賃貸の店舗を買い取った事が原因で否決されたケース

L社は服飾雑貨販売を営む個人企業である。年商は2,000万円、所得は100万円程度のこぢんまりとした店舗を構えている。経営者であるKさんは70歳の女性。規模も小さいのでこれまでずっと白色申告を選択してきた。
いわゆる大手企業に勤務してきたご主人が数年前に退職したため、多額の退職金と年金が入るようになり、生活には困っていないとのこと。
専業主婦として家にいるとボケてしまうとのことから、赤字さえ出さなければいいとの考えから、これまでも半分趣味としてお店を切り盛りしてきたようである。


限られた常連客だけで商売を行っているため、顧客ニーズはほぼ完璧に把握できており、これまで不良在庫を抱えたことがないのもKさんの手腕であろう。
さほど資金需要もないため、毎回借入金の残高が僅少になった頃に借換で繋いできた経緯がある。これまでの借換では一度も否決されることはなかった。


今回の申込においても、過去の借換時とほとんど内容的に変わるところはなかった。
売上高、利益、資金繰り、全ての面でこれまでとほぼ同様である。
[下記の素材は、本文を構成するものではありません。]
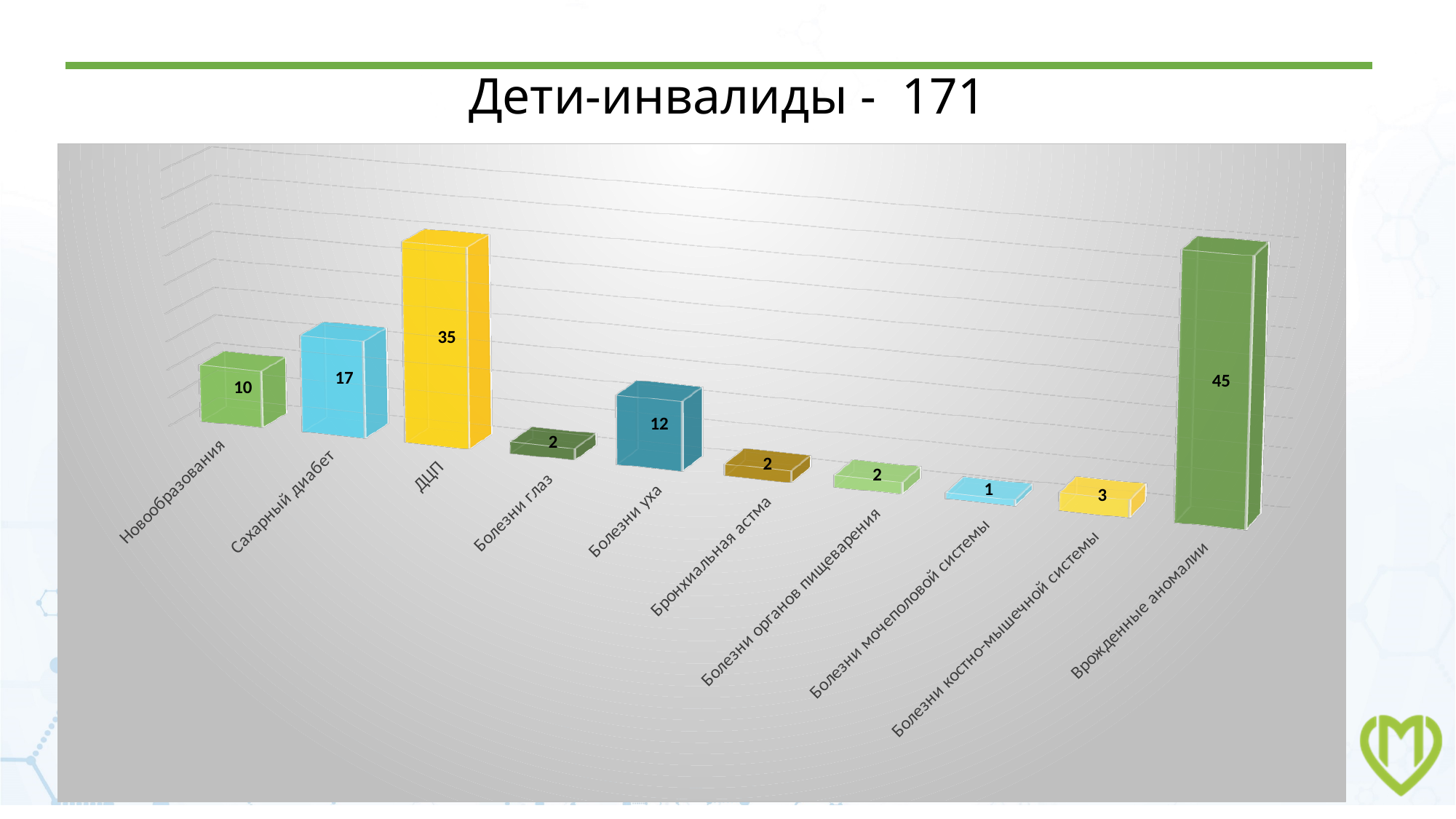
Which category has the highest value? Врожденные аномалии Which category has the lowest value? Болезни мочеполовой системы What is the value for Болезни мочеполовой системы? 1 What is the difference between the values for Врожденные аномалии and ДЦП? 10 What is the title of the slide? Дети-инвалиды - 171 What is the value for ДЦП? 35 Which is larger, the value for Сахарный диабет or the value for Болезни уха? Сахарный диабет What kind of chart is shown on the slide? Bar chart What is the value for Болезни уха? 12 What is the value for Сахарный диабет? 17 What is the value for Врожденные аномалии? 45 How many categories are shown in the chart? 10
そういう意味では非常に安定した企業と言えるだろう。
ただ1つだけ変わったところがあった。
これまで賃借であった店舗を買い取ったのである。
買取価格は1,200万円であり、全額別の銀行からの借入で購入していた。経緯を尋ねたところ、家主に相続が発生したため遺族から買取を打診されたそうである。
銀行に相談したところ、今の賃料より少し少ない返済額で買取ができると言われ、それならばと買取を決断したということであった。
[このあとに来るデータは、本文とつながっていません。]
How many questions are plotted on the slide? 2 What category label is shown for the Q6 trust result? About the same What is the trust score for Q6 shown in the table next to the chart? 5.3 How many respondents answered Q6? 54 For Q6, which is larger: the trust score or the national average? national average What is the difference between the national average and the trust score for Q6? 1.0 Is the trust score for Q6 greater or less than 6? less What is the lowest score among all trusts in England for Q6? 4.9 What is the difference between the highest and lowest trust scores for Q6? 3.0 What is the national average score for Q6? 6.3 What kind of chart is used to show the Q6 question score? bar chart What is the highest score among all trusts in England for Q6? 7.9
賃料とほぼ同額の返済であるならば、資金繰りにも影響は及ぼさないため、これまでと同様の経営が可能だという判断をしたのだろう。
今回借入残高が僅少となったため、今まで通りの感覚で借換を打診してきた。


結論を先に述べると、今回の案件は否決されたのである。
ではなぜ否決されたのだろうか。


従来と変わったところといえば、
1,経営者の年齢
2,店舗の買取
の2つである。
まさにここに否決された理由が潜んでいる。
そして経営者であるKさんは、その理由に気づいていないのだ。


これまでKさんは半分趣味としてお店を経営してきたので、万が一赤字になったら辞めればいいと考えてきた。
ところが今回の店舗買取によって、これまでのように気軽に撤退ができなくなってしまったのだ。
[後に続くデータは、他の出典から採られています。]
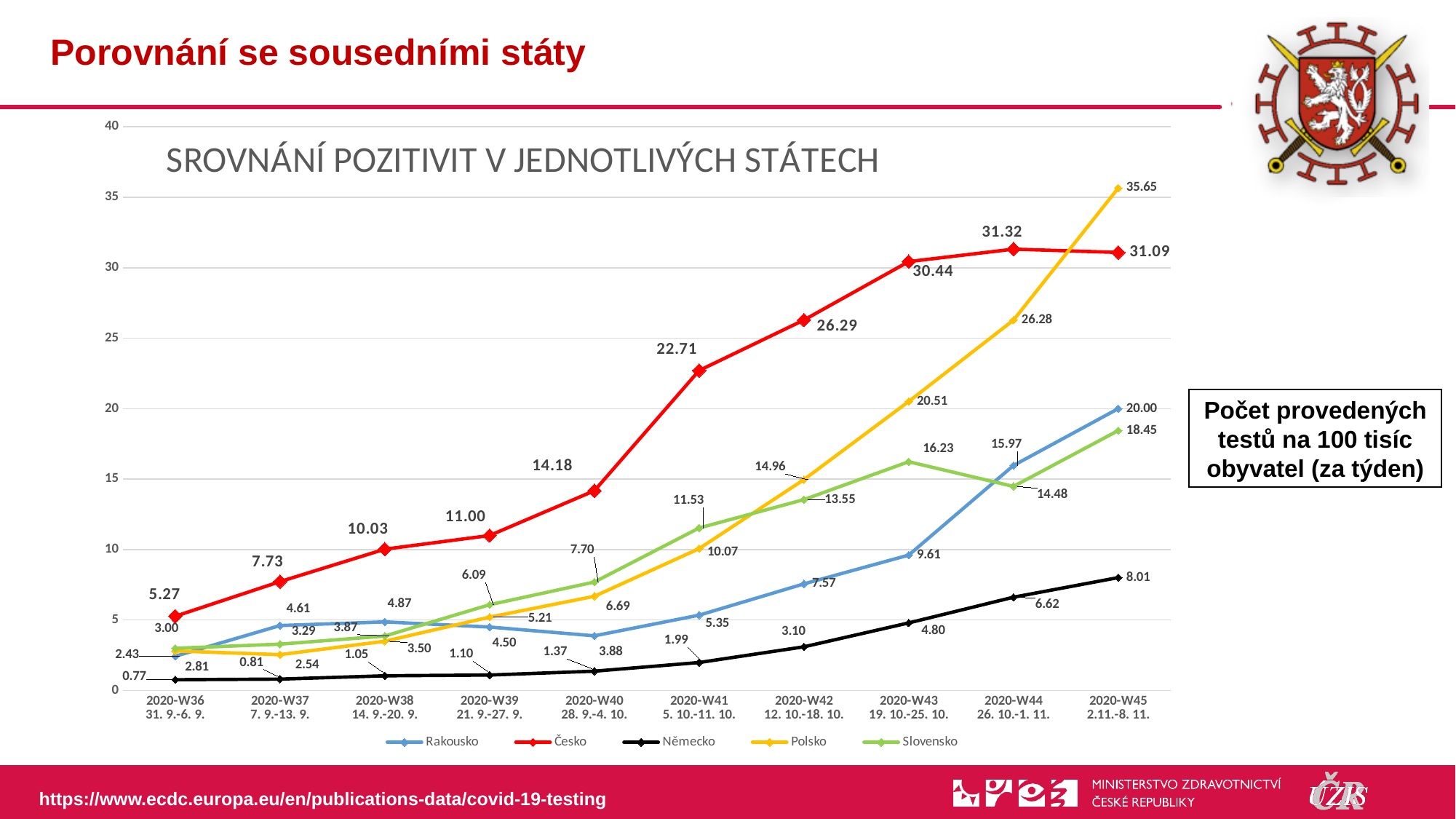
What is the value for Německo in week 2020-W45? 8.01 In week 2020-W43, which is larger: the value for Česko or the value for Polsko? Česko Which country has the lowest value in week 2020-W45? Německo What kind of chart is shown on the slide? line chart What is the value for Polsko in week 2020-W45? 35.65 Does the value for Česko generally rise or fall from 2020-W36 to 2020-W44? rise How many weeks are plotted along the x axis? 10 How many series does the legend list? 5 What is the value for Česko in week 2020-W44? 31.32 What is the value for Česko in week 2020-W36? 5.27 Which country has the highest value in week 2020-W45? Polsko What is the difference between the Česko values in 2020-W44 and 2020-W45? 0.23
撤退しようと思えば銀行からの借入金を完済しなければならないからである。

さらにはもう一つ大きな問題が潜んでいることにKさんは気づいていなかった。
この店舗の敷地面積から判断すると、市の条例により将来住宅としての建て替えは不可能となる可能性が濃厚なのだ。
そのうえ店舗面積も非常に小さいため、通常のビジネスで利用するには手狭なのである。

つまり、将来的に利用価値がなくなる可能性が高い物件だったのだ。

これらに加え、まだもう一つ問題がある。
それは税金である。
従来は賃貸であったため家賃は全額必要経費として算入できていた。しかし不動産を購入するための借入金返済額は必要経費とはならない。
中古物件に対するわずかな減価償却費と借入金利息が必要経費となるだけで、年間所得が大きく増額することが予測されるのだ。
つまり、この税金の増額分だけ資金繰りが悪化するのである。


巷では家賃を払うぐらいならば・・・という話は良く聞くが、これはサラリーマンの住宅のケースであり、企業経営にはそのまま当てはまらないのである。

(注)ストーリーそのものは架空であり、事業者も特定できないようにしています。ただ各回でポイントとなっている部分は事実であり、実際に審査会議で問題となった部分です。